No surprise, then, that the ducks are local. The birds are dry-aged for between two to four weeks, the breast aged on the bone, then roasted to a pink medium. The skin – crisp, salty and just fatty enough – is possibly worth the price of admission alone, but there’s plenty of other good stuff on the plate too, including a salt-baked beetroot ketchup, fried kale leaves and turnip sauerkraut with a wattleseed backbeat of earthy coffee flavour.
Oakridge’s wine list – at present all drawn from the estate – takes the locally produced thing to the next level. This is not a bad thing when the output of the winery is wide-reaching and includes sparkling wine, aromatic whites (arneis, sémillon), a broad range of chardonnays, light-bodied reds (the estate bottles four different pinot noirs), and powerful shiraz and cabernet sauvignon. It also includes a range of museum releases not available elsewhere. And the wines are often very good – like the 2014 Oakridge Sémillon with an elegant structure and subtle oaky hints, or the 2015 Oakridge Meunier, poured exclusively at the restaurant and cellar door.
The sense of captive-audience syndrome that an estate-only list brings is unavoidable, but plans are afoot to add a small range of Old World labels for those after a compare-and-contrast experience.
One of the great things about dining at Oakridge is that the service team, led by a relaxed Camm Whiteoak, formerly of Attica, is able to point out the particular vines where the wine you’re drinking got its start in life. It’s a nice touch and the staff seem genuinely enthused about waving the flag for local produce. Spend some time in the dining room and you’ll see a lot of pointing out the windows from the waiters, either towards particular vines or in the general direction of the asparagus farm or the butcher where the kitchen sources whole pigs or the place that grows strawberries and blueberries that might feature in the desserts.
Fruit generally (and seasonally) is a major player at the sweet end of the meal. Strawberries tossed in a eucalyptus syrup team up with pickled rosella flowers, jam made from quandong and riberries, crème fraîche mousse and crème fraîche ice-cream in a pretty, all-Aussie red-fruit version of a classic English fool.

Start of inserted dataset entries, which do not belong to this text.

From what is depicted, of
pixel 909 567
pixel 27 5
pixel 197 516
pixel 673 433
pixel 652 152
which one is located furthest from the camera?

Blueberries dressed in blueberry juice, which gives them an attractive sheen, are teamed with chocolate mousse, a thin disc of sweet vanilla pastry, liquorice ice-cream (made with Darrell Lea liquorice after relations with the liquorice root grown in the garden broke down because the flavour proved too domineering) and a scattering of coriander flowers that put a spring in the dish’s step.
Matt Stone’s food may not be about carefully finessed plating and smoke-and-mirror technique, but neither is it an earnest manifesto about the environment made edible. There’s light and shade here, touches of playfulness, an awareness of texture, very good pastry at every turn, and a great eye for quality produce.
The produce being so local is very attractive in itself, but it’s Stone’s enthusiasm for it, and his gift for presenting it that have really made Oakridge an instant member of the Yarra Valley’s must-do club.